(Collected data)
******
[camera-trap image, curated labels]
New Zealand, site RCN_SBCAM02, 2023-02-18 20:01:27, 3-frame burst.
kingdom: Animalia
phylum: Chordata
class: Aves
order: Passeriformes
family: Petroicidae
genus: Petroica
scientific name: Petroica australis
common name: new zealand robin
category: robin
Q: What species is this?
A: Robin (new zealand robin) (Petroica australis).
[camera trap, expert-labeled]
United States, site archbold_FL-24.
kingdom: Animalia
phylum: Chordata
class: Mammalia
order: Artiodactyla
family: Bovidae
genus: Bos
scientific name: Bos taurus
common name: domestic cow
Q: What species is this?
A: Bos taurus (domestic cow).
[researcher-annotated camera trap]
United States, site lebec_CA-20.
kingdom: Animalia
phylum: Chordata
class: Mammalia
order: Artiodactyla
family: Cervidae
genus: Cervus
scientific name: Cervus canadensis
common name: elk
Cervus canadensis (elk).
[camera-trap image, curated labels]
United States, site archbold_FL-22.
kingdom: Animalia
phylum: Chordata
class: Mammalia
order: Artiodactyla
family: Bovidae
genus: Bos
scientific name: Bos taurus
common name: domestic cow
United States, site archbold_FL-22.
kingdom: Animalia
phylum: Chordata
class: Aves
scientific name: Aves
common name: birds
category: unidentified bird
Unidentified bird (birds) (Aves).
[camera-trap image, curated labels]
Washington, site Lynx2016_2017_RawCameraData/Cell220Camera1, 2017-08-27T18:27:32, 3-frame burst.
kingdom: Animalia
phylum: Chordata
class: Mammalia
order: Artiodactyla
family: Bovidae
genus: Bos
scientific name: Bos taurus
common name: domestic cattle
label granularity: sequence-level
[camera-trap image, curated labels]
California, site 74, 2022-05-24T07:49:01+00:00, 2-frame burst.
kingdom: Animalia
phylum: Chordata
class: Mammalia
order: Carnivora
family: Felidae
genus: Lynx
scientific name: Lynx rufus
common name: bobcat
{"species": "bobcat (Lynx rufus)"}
******
For this task, please set down every entry exactly, with no line left out.

[camera-trap image, curated labels]
New Zealand, site RCN_SBCAM02, 2023-02-18 20:01:27, 3-frame burst.
kingdom: Animalia
phylum: Chordata
class: Aves
order: Passeriformes
family: Petroicidae
genus: Petroica
scientific name: Petroica australis
common name: new zealand robin
category: robin
Q: What species is this?
A: Robin (new zealand robin) (Petroica australis).
[camera trap, expert-labeled]
United States, site archbold_FL-24.
kingdom: Animalia
phylum: Chordata
class: Mammalia
order: Artiodactyla
family: Bovidae
genus: Bos
scientific name: Bos taurus
common name: domestic cow
Q: What species is this?
A: Bos taurus (domestic cow).
[researcher-annotated camera trap]
United States, site lebec_CA-20.
kingdom: Animalia
phylum: Chordata
class: Mammalia
order: Artiodactyla
family: Cervidae
genus: Cervus
scientific name: Cervus canadensis
common name: elk
Cervus canadensis (elk).
[camera-trap image, curated labels]
United States, site archbold_FL-22.
kingdom: Animalia
phylum: Chordata
class: Mammalia
order: Artiodactyla
family: Bovidae
genus: Bos
scientific name: Bos taurus
common name: domestic cow
United States, site archbold_FL-22.
kingdom: Animalia
phylum: Chordata
class: Aves
scientific name: Aves
common name: birds
category: unidentified bird
Unidentified bird (birds) (Aves).
[camera-trap image, curated labels]
Washington, site Lynx2016_2017_RawCameraData/Cell220Camera1, 2017-08-27T18:27:32, 3-frame burst.
kingdom: Animalia
phylum: Chordata
class: Mammalia
order: Artiodactyla
family: Bovidae
genus: Bos
scientific name: Bos taurus
common name: domestic cattle
label granularity: sequence-level
[camera-trap image, curated labels]
California, site 74, 2022-05-24T07:49:01+00:00, 2-frame burst.
kingdom: Animalia
phylum: Chordata
class: Mammalia
order: Carnivora
family: Felidae
genus: Lynx
scientific name: Lynx rufus
common name: bobcat
{"species": "bobcat (Lynx rufus)"}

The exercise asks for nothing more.